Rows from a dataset
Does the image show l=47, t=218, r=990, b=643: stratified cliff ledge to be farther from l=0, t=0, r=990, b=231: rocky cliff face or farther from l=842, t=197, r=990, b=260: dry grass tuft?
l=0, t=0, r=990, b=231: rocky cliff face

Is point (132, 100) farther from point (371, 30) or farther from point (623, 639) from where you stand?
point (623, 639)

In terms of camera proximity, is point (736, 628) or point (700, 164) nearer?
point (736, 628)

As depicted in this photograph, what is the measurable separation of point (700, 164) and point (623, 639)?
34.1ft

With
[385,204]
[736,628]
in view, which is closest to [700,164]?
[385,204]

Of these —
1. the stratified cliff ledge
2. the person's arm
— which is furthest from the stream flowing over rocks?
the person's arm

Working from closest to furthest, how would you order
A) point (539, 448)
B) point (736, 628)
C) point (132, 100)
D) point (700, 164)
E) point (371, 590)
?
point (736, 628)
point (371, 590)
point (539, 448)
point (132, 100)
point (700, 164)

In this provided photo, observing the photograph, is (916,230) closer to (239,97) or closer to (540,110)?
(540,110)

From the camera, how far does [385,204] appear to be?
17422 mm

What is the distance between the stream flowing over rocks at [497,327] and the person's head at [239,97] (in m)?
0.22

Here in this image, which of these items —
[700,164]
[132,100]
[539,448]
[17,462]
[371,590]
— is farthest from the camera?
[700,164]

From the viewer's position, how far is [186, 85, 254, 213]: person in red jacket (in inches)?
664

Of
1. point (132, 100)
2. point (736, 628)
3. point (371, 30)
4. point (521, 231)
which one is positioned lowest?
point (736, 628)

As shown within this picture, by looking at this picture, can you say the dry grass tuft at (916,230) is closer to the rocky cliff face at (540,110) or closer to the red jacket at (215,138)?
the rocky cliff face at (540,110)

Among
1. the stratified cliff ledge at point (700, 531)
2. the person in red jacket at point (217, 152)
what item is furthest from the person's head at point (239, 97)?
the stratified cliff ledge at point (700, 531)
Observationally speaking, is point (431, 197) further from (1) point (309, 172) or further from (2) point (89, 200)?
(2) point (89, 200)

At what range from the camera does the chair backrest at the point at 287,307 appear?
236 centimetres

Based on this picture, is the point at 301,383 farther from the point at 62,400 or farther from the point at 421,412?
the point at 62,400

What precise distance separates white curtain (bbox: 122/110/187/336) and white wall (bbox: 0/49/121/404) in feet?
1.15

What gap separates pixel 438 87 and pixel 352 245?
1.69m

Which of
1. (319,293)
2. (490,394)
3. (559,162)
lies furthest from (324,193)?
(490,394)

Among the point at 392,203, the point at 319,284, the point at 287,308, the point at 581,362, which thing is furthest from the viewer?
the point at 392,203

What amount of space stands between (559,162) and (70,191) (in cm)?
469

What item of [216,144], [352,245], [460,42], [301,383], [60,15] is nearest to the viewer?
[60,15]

**What you are asked to do**
Write every line of the material above again, exactly.

**Expected answer**
Does the image show l=47, t=218, r=990, b=643: stratified cliff ledge to be farther from l=0, t=0, r=990, b=231: rocky cliff face or farther from l=842, t=197, r=990, b=260: dry grass tuft?
l=0, t=0, r=990, b=231: rocky cliff face

Is point (132, 100) farther from point (371, 30) or farther from point (623, 639) from where you stand?
point (623, 639)

In terms of camera proximity, is point (736, 628) or point (700, 164) nearer?
point (736, 628)

As depicted in this photograph, what is the measurable separation of point (700, 164) and point (623, 639)?
34.1ft

With
[385,204]
[736,628]
in view, which is closest to [700,164]?
[385,204]

Of these —
1. the stratified cliff ledge
2. the person's arm
— which is furthest from the stream flowing over rocks?
the person's arm

Working from closest to furthest, how would you order
A) point (539, 448)
B) point (736, 628)
C) point (132, 100)
D) point (700, 164)
E) point (371, 590)
?
point (736, 628)
point (371, 590)
point (539, 448)
point (132, 100)
point (700, 164)

In this provided photo, observing the photograph, is (916,230) closer to (239,97) or closer to (540,110)?
(540,110)

From the camera, how far does [385,204] appear to be?
17422 mm

What is the distance between the stream flowing over rocks at [497,327] and the person's head at [239,97] (in m)?
0.22

Here in this image, which of these items —
[700,164]
[132,100]
[539,448]
[17,462]
[371,590]
— is farthest from the camera?
[700,164]

From the viewer's position, how far is [186, 85, 254, 213]: person in red jacket (in inches)?
664

Of
1. point (132, 100)
2. point (736, 628)
3. point (371, 30)
4. point (521, 231)
which one is positioned lowest?
point (736, 628)

As shown within this picture, by looking at this picture, can you say the dry grass tuft at (916,230) is closer to the rocky cliff face at (540,110) or closer to the red jacket at (215,138)?
the rocky cliff face at (540,110)

Among
1. the stratified cliff ledge at point (700, 531)
2. the person in red jacket at point (217, 152)
what item is furthest from the person's head at point (239, 97)?
the stratified cliff ledge at point (700, 531)
Observationally speaking, is point (431, 197) further from (1) point (309, 172) or further from (2) point (89, 200)?
(2) point (89, 200)

At what range from the camera does the chair backrest at the point at 287,307 appear?
236 centimetres

Based on this picture, is the point at 301,383 farther from the point at 62,400 or farther from the point at 421,412?
the point at 62,400

What precise distance separates white curtain (bbox: 122/110/187/336) and white wall (bbox: 0/49/121/404) in feet?
1.15

What gap separates pixel 438 87 and pixel 352 245?
1.69m

Which of
1. (319,293)
2. (490,394)
3. (559,162)
lies furthest from (324,193)?
(490,394)

Among the point at 392,203, the point at 319,284, the point at 287,308, the point at 581,362, which thing is furthest from the viewer?
the point at 392,203

What amount of space stands between (559,162) and (70,191) (in cm)?
469

What item of [216,144], [352,245], [460,42], [301,383], [60,15] is nearest to the viewer?
[60,15]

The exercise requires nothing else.